§ **DIRECTIONS**: Every record must be written out once more, with nothing added or omitted.

§ **TASK INPUTS**:

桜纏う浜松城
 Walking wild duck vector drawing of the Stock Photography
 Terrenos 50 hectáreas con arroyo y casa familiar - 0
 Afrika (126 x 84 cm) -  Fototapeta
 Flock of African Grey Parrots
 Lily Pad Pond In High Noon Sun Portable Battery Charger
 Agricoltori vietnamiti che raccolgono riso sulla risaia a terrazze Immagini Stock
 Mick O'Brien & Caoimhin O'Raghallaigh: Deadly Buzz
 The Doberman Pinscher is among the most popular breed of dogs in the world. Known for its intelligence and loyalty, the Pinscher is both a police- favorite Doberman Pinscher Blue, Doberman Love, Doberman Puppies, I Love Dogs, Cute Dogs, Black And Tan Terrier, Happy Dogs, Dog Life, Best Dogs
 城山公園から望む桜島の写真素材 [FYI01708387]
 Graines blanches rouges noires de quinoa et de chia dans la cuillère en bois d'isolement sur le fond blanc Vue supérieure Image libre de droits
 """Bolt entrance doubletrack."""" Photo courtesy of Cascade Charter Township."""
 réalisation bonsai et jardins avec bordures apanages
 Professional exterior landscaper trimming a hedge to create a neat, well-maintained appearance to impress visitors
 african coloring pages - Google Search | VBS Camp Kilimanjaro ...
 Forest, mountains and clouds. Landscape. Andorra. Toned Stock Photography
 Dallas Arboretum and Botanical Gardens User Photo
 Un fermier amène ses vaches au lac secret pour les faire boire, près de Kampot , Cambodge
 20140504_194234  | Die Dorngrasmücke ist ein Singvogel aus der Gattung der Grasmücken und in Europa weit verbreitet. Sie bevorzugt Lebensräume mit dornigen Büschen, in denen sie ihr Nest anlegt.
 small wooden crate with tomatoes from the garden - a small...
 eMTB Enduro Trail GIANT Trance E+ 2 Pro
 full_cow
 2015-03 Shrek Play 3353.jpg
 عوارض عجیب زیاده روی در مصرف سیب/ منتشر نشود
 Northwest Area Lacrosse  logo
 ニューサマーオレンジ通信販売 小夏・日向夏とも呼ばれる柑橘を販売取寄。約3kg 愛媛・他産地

§ **RESULT OF THE TASK**:
桜纏う浜松城
 Walking wild duck vector drawing of the Stock Photography
 Terrenos 50 hectáreas con arroyo y casa familiar - 0
 Afrika (126 x 84 cm) -  Fototapeta
 Flock of African Grey Parrots
 Lily Pad Pond In High Noon Sun Portable Battery Charger
 Agricoltori vietnamiti che raccolgono riso sulla risaia a terrazze Immagini Stock
 Mick O'Brien & Caoimhin O'Raghallaigh: Deadly Buzz
 The Doberman Pinscher is among the most popular breed of dogs in the world. Known for its intelligence and loyalty, the Pinscher is both a police- favorite Doberman Pinscher Blue, Doberman Love, Doberman Puppies, I Love Dogs, Cute Dogs, Black And Tan Terrier, Happy Dogs, Dog Life, Best Dogs
 城山公園から望む桜島の写真素材 [FYI01708387]
 Graines blanches rouges noires de quinoa et de chia dans la cuillère en bois d'isolement sur le fond blanc Vue supérieure Image libre de droits
 """Bolt entrance doubletrack."""" Photo courtesy of Cascade Charter Township."""
 réalisation bonsai et jardins avec bordures apanages
 Professional exterior landscaper trimming a hedge to create a neat, well-maintained appearance to impress visitors
 african coloring pages - Google Search | VBS Camp Kilimanjaro ...
 Forest, mountains and clouds. Landscape. Andorra. Toned Stock Photography
 Dallas Arboretum and Botanical Gardens User Photo
 Un fermier amène ses vaches au lac secret pour les faire boire, près de Kampot , Cambodge
 20140504_194234  | Die Dorngrasmücke ist ein Singvogel aus der Gattung der Grasmücken und in Europa weit verbreitet. Sie bevorzugt Lebensräume mit dornigen Büschen, in denen sie ihr Nest anlegt.
 small wooden crate with tomatoes from the garden - a small...
 eMTB Enduro Trail GIANT Trance E+ 2 Pro
 full_cow
 2015-03 Shrek Play 3353.jpg
 عوارض عجیب زیاده روی در مصرف سیب/ منتشر نشود
 Northwest Area Lacrosse  logo
 ニューサマーオレンジ通信販売 小夏・日向夏とも呼ばれる柑橘を販売取寄。約3kg 愛媛・他産地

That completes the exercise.